TUS TAREAS:
a - Enumera todo lo que, según el texto sobre el señor Miguel, él le hizo ver a quien narra, tal como aparece tras las palabras "me hizo ver que".
b - Prosigue el texto sobre el señor Miguel a partir de su última oración.

TEXTO PROPORCIONADO:
↓↓↓

Nunca se quejó, nunca faltó al trabajo, nunca perdió su elegancia natural ni esa alegría de quien sabe cumplir. Quiso a mi madre con locura hasta que Dios se lo llevó, momento en el que precisamente yo lo tenía entre mis brazos porque lo acababa de afeitar. El maldito cáncer. Su entierro fue multitudinario y la gente que pasaba frente a la iglesia preguntaba quién era el difunto, dada la aglomeración de personas que habían ido a dar su último adiós al señor Miguel. Desde El Portugués, limpiabotas algo raterillo que circulaba por los cafés de la plaza de Cataluña y aledaños hasta uno de los máximos directivos de banca de Barcelona; falangistas, libreros anarquistas, artistas de revista, travestis, repartidores de refrescos, viejas prostitutas que habían encontrado en casa siempre un plato de sopa y alguien a quien explicar las penas; también ex presidiarios, carteristas jubilados, policías de la secreta, taxistas, camareros, dueños de restaurantes de postín, vendedores de diarios, conductores de autobús, médicos de fuste, serenos y vigilantes, todo un abigarrado mundo de tipos y personas se arremolinaba alrededor del féretro de aquel hombre con lágrimas los ojos, estrechándome la mano, cumpliendo el papel de aquel que en la antigua Roma iba delante del cadáver gritando: “¡Ha vivido, ha vivido!”.
¿Cómo no iba a querer parecerme, siquiera de lejos, a este hombre? ¿Cómo podría atreverme a estigmatizarlo por el simple hecho de haber nacido varón?
Y es que el señor Miguel vivió mucho, nunca concedió la menor importancia a las cosas materiales, hizo del amor al trabajo bien hecho una cuestión de honor y de la necesidad de poseer una cultura una obligación. Me enseñó personalmente a leer y escribir y las cuatro reglas porque opinaba que eso no podía delegarse en nadie, me inculcó que los derechos no existían sin los deberes, me hizo ver que nadie es más que nadie, que no hay que hacer caso de nada que no sea tu conciencia, que se pueden barrer las calles con aires de príncipe y que ni todos los ricos son malos ni todos los pobres son buenos. Sabía aquilatar con una mirada la condición moral de cada persona sin juzgarla, no tuvo jamás un no para nadie que llamase a su puerta para pedirle lo que fuese, concedía más importancia al apretón de manos y la palabra empeñada que a cien notarios e hizo feliz a su familia.

↑↑↑

Datos almacenados:

↓↓↓

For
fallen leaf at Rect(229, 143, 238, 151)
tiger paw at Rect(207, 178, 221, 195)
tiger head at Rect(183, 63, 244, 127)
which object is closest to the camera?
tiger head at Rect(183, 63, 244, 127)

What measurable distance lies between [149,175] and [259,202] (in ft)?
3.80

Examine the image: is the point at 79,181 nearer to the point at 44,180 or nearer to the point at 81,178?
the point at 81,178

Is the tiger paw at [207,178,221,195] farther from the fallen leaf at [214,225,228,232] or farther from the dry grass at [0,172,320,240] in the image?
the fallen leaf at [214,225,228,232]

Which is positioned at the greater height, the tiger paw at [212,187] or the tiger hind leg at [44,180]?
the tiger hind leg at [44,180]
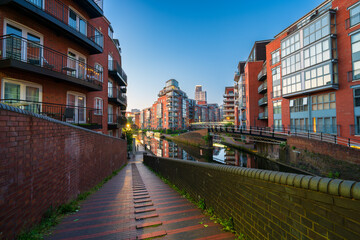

↑↑↑

LISTA DE RESPUESTAS:
a -
- Nadie es más que nadie.
- No hay que hacer caso de nada que no sea tu conciencia.
- Se pueden barrer las calles con aires de príncipe.
- Ni todos los ricos son malos ni todos los pobres son buenos.

b -
Hubiera querido tener más tiempo para decirle lo mucho que le admiro, lo que le quiero, lo que le echo en falta, lo alto que me dejó el listón y el maravilloso ejemplo que ha supuesto no tan solo para mí, si no para todos quienes le conocieron. ¿Cómo no iba a querer parecerme, siquiera de lejos, a este hombre? ¿Cómo podría atreverme a estigmatizarlo por el simple hecho de haber nacido varón? ¿Saben quienes culpan al hombre solo por serlo lo injustos, egoístas, rencorosos y malvados que son?
El señor Miguel, mi padre, mi ejemplo, los miraría con esa sonrisa tan suya, cargada de bondad y no exenta de la ironía de quien ha visto mucho, y diría con acento murcianico: “Déjalos estar, Miguelico, que siempre habla el que tiene más por qué callar”. Ahora que se cumplirán cuarenta y cinco años de tu muerte, querido papa, sigo creyendo que eres el más sabio, bueno y cabal de todos los hombres que he conocido. Y sí, siempre habla quien debería estar calladico. Ni que fuera por prudencia.